The case was heard by Thompson, J.
Salvatore J. Basile (Stephen F. LoPiano, Jr., with him) for the petitioner.
Charles M. Furcolo, Deputy Assistant Attorney General (Walter H. Mayo, III, Assistant Attorney General, with him) for the respondents.
Max Nicholson for Josephy Tylus & another, amici curiae.
BRAUCHER, J. This is a petition for a writ of certiorari brought against the Civil Service Commission (the commission) to quash a decision establishing an eligible list for promotion to police captain in the city of Lawrence. The petitioner, a police lieutenant in the city, appeals from an order of a judge of the Superior Court sustaining a demurrer to the petition without leave to amend. Counsel for the two police officers whose names appear at the top of the eligible list established by the commission filed a helpful brief and participated in the argument as a friend of the court.
We summarize the facts stated in the petition. On March 6, 1970, the director of the commission issued a poster advertising a competitive examination for the position of police captain in the Lawrence police department, open to "Police Lieutenants and Police Sergeants." Applications were to be received not later than April 6; the examination was to be held on April 25, 1970. Four liteutenants, including the petitioner, were eligible to take the examination. Three lieutenants, including the petitioner and four sergeants took it. After the grades had been reviewed and revised by the director, the petitioner was fifth on a list of six. The petitioner appealed to the commission on his marks and on the propriety of opening the examination to sergeants when four lieutenants were eligible to take it. The appeal was denied on both grounds.
The applicable statute is G. L. c. 31, Section 20, as appearing in St. 1969, c. 196. We quote the provisions governing this case: "No promotional examination shall be held for fewer than four examinees unless the examination is open to all the lower grades under provisions of this section. Eligibility for entrance to a promotional examination for any grade of service shall be limited to permanent employees in the next lower grade, but if the number of persons in such lower grade applying, or if the number of applicants presenting themselves for examination, is not sufficient to hold an examination, the examination shall be thrown open to the next lower grades in
succession until at least the necessary number of persons have applied and have presented themselves for examination."
The petitioner contends that the examination could not be opened to sergeants until there was an official determination that less than all of the four eligible lieutenants would apply, that the poster was therefore improper, since it anticipated that less than four lieutenants might apply, and that it may have deterred one of the lieutenants from applying. The proper procedure, he argues, would be to advertise the examination for lieutenants only; if less than four applied, it could then be rescheduled.

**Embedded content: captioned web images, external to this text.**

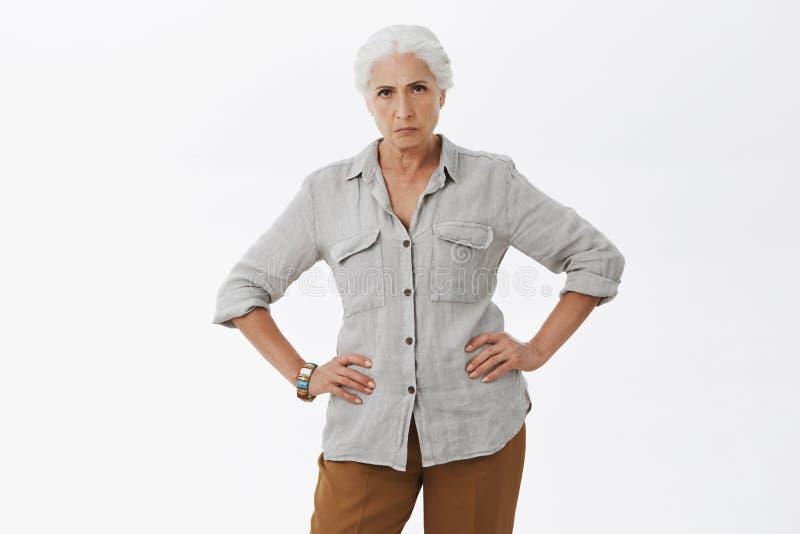 解释您行为年轻人 严密和失望的疯狂的老婆婆身分画象在生气的姿势的用交上 库存照片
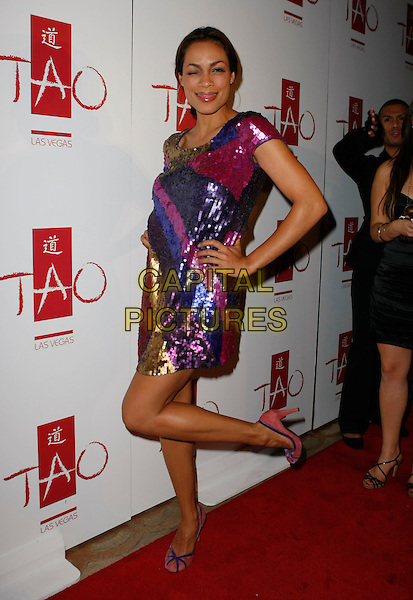 ROSARIO DAWSON.TAO Las Vegas Celebrates its Two Year Anniversary In Sin City, Las Vegas, Nevada, USA..November 10th, 2007.full length purple sequins sequined dress pink red blue hand on hip posing leg up funny eye closed winking .CAP/ADM/MJT.©MJT/AdMedia/Capital Pictures.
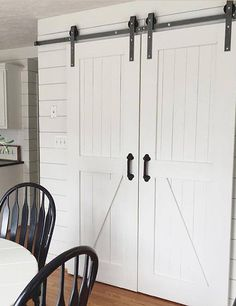 The Barn Door Hardware Store a double sliding barn door hardware kit with 8' track as well as many other barn door hardware options.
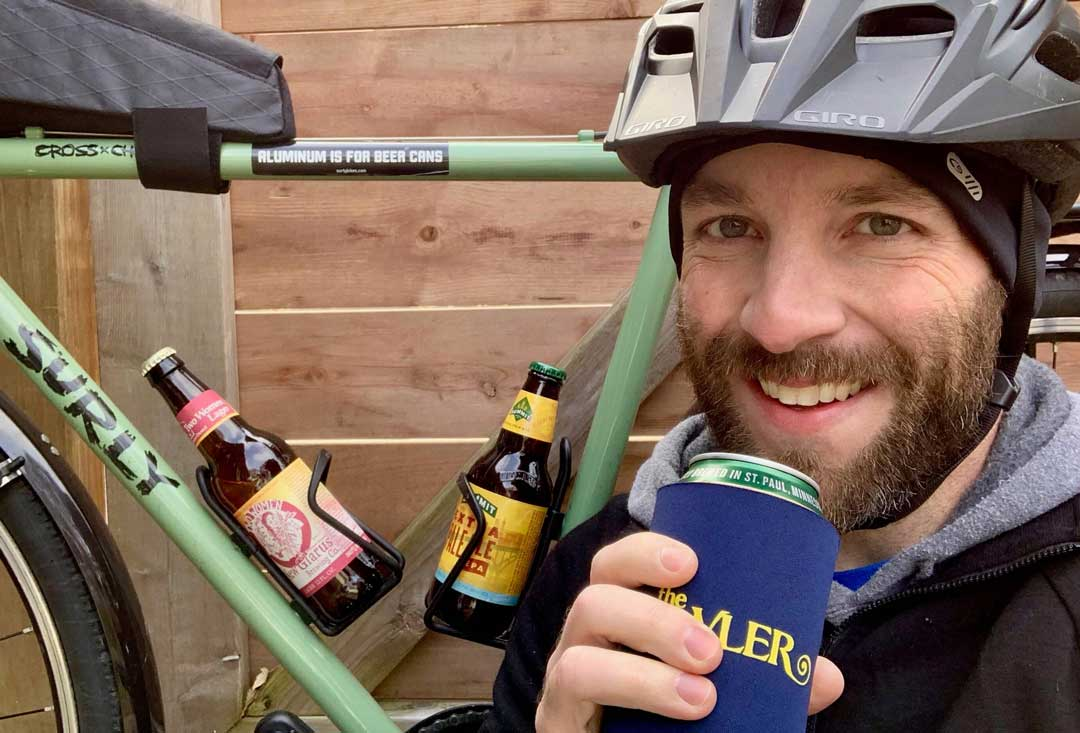 Close up of cyclist drinking a beer squatting down next to a green Surly bike with beer bottles in the bottles cages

We think the procedure proposed by the petitioner would be unduly cumbersome and is not required by the statute. The form of the poster is not prescribed by the statute, and the director may properly make sensible advance arrangements to deal with the contingencies which may arise at the critical times under the statute: when the time for receiving applications expires and when applicants present themselves for examination. See G. L. c. 31, Section 2A (d), as amended through St. 1968, c. 469; Younie v. Director of Div. of Unemployment Compensation, 306 Mass. 567 , 571-572; Sholock v. Civil Serv. Commn. 348 Mass. 96 , 99-100. In fact only three lieutenants applied and only three presented themselves for examination. The examination was therefore properly thrown open to the next lower grade of sergeant; and since at least four lieutenants and sergeants applied and presented themselves for examination the requirements of the statute were met.